The stakes were raised this week when an Indian company, Cipla offered to sell generic versions of a triple-therapy drug cocktail for 350 dollars per annual treatment to 20 programmes in Africa run by Doctors Without Borders (known by its French acronym as MSF). Cipla said it would be willing to sell the drugs to African governments for 600 dollars per person. The 350-dollar price is a discount of 96.6 percent off the price of the same combination in the United States, which is about 10,400 dollars, noted MSF in a statement in which it accepted Cipla's offer.

On World AIDS day last year, MSF challenged the five companies to lower their US prices by at least 95 percent. MSF is now urging the five pharmaceutical companies involved in the Accelerating Access initiative to match Cipla's offer.

Mark Grayson spokesman for the Pharmaceutical Research and Manufacturers of America (PhRMA) in Washington DC, however, says the Cipla deal will not alter the current market situation and the pharmaceutical companies have already gone a long way towards accommodating Africa's needs through the Accelerating Access initiative.

While Africa only accounts for about one percent of the five major drug companies' global market, the firms fear that cheap generic anti-AIDS drugs in the developing world may leak back onto high-price markets in Europe and North America. They also fear the move may push up latent demand for cheap generic drugs in the industrialised countries.

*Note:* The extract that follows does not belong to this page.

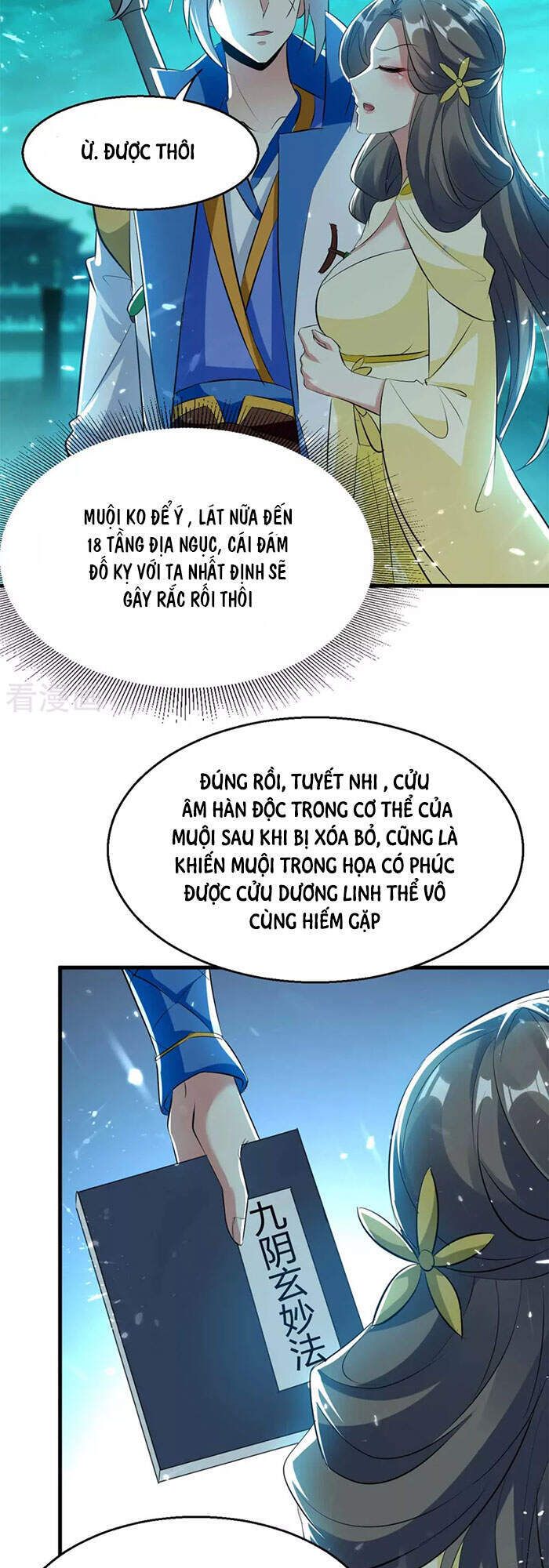 đọc truyện Lăng Thiên Thần Đế Chương 205 ảnh 9 tại Thiên Thai Truyện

Less than one percent of the 25 million people infected with HIV/AIDS in Africa are currently receiving anti-retroviral drugs, yet these medicines have been proven effective in prolonging lives in western countries.

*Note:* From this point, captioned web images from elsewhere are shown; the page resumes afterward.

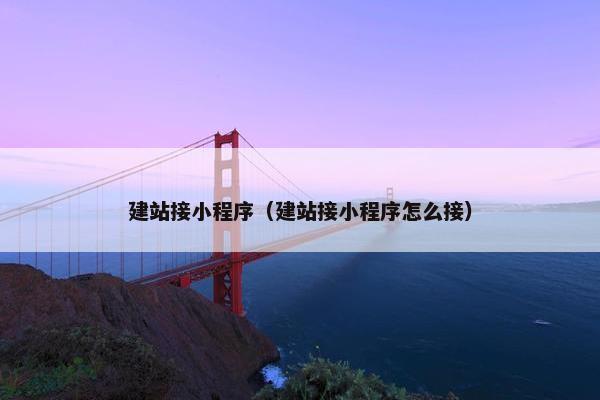 建站接小程序（建站接小程序怎么接）-第1张图片-冷动云
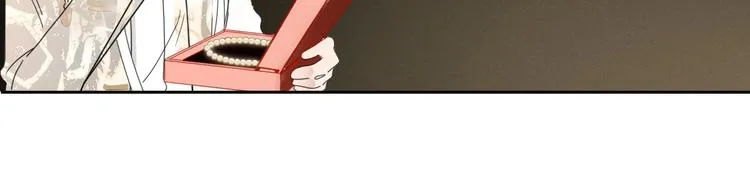 第28话 灰姑娘的逆袭 第15页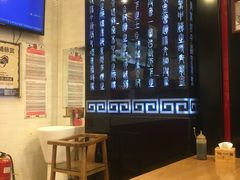 -陕味食族油泼面·小炒盖码面(双榆树店)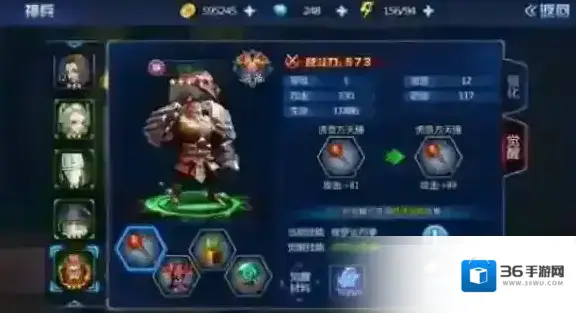 镇魂街:对决觉醒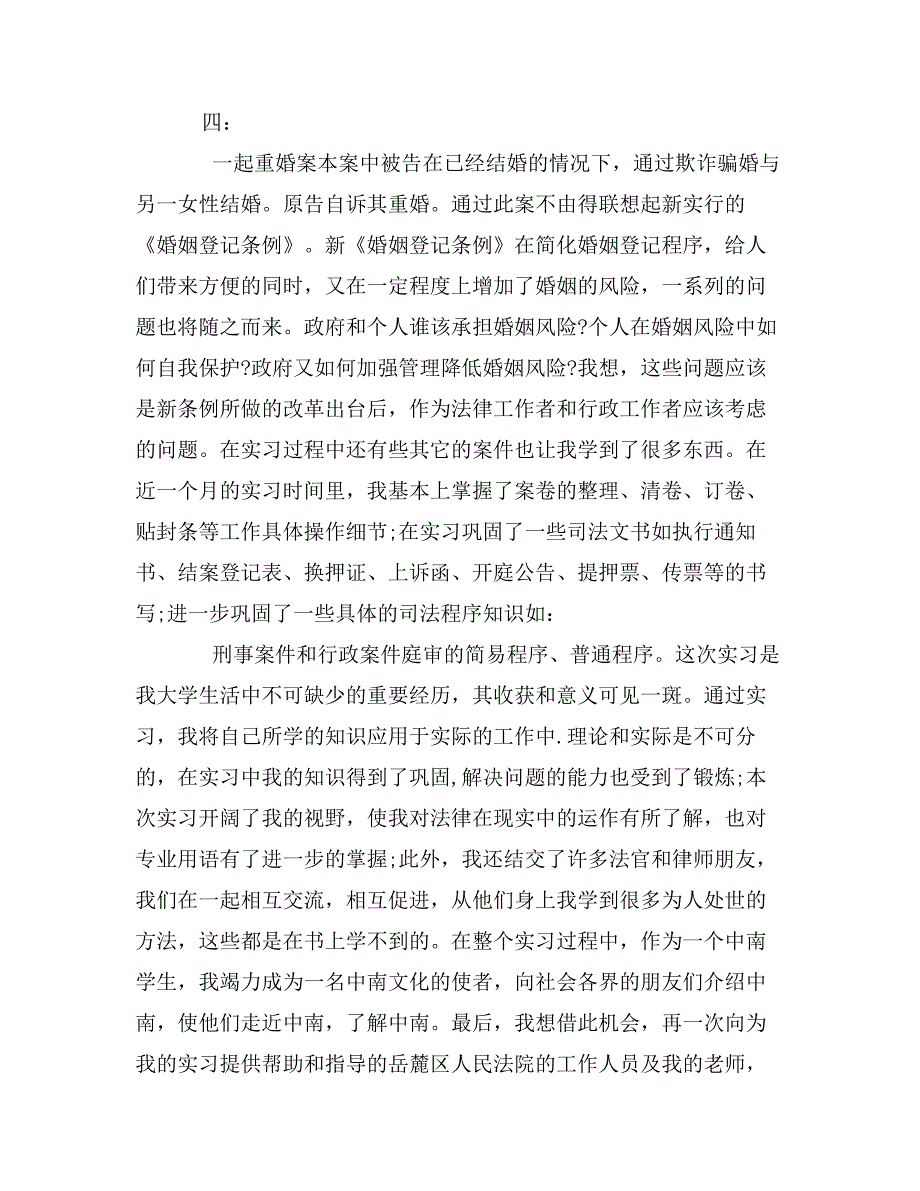 年区人民法院实习报告范文_第4页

Independent economist Ed Deak blames the current dominant economic ideology, which places heavy emphasis on market forces. "People will have to understand once and for all that the main purpose of this commercial version of globalisation is the protection of corporate profits and the speculative value of certain currencies on the money markets."

- The majority of the profits of major multinationals now comes from the money markets. It is no use talking about community help until the question of the blackmail and stranglehold of these agreements, supported and enforced by the WTO, World Bank and International Monetary Fund is broken.